Essa realidade assusta e se torna um cenário crítico quando pensamos que essa será e está sendo a tecnologia promovida pelos Estados e que influenciará diretamente as liberdades e os direitos civis do povo. Provavelmente, determinará bolsas de estudo, subsídios de moradia, permissões de migração e terá um papel fundamental na segurança do cidadão.

Na Cidadania Inteligente, trabalhamos constantemente para encontrar maneiras pelas quais os atuais vieses da sociedade não se replicam nesses sistemas e que possam ser usados ​​inclusive para revertê-los. Em aliança com Women at the table (W@tt), uma organização da sociedade civil que promove a igualdade de gênero, nós nos esforçamos para tornar visíveis os preconceitos existentes, chamando a atenção de diferentes atores para defender a transparência e comandar ações afirmativas nos algoritmos. Aderimos à declaração de W@tt que promete:

  • Defender e adotar diretrizes que estabeleçam transparência na tomada de decisões algorítmicas.
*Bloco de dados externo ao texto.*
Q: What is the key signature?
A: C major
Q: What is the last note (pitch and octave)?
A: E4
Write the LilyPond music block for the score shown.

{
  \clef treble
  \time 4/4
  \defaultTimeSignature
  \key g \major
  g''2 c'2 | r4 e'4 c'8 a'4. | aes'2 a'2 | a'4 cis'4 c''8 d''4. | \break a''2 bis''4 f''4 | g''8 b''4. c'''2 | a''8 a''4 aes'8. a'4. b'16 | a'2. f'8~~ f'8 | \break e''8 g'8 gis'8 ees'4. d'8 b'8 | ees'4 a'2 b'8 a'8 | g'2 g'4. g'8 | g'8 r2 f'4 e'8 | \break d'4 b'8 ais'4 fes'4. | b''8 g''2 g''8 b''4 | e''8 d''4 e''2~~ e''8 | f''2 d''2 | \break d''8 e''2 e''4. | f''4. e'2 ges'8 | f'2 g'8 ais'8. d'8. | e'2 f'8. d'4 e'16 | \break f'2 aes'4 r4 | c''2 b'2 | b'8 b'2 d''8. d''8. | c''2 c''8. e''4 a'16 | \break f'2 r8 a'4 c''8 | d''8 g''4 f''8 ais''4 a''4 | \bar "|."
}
  • Incluir uma variedade interseccional e número igual de mulheres no código de criação, design e tomada de decisão com base em algoritmos.

  • A existência de cooperação internacional e uma abordagem baseada em direitos humanos no desenvolvimento desses sistemas.

Estamos em um ponto de inflexão na história. O número de sistemas automatizados de tomada de decisões é sem precedentes e esses estão sendo implementados em alta velocidade. Podemos deixar a tecnologia continuar colocando barreiras para as mulheres e grupos sub-representados, ou podemos usá-la a nosso favor. Na Cidadania Inteligente, continuaremos trabalhando para desenvolver ações afirmativas, a fim de corrigir os vieses que impedem a plena participação das pessoas nas diferentes esferas da sociedade.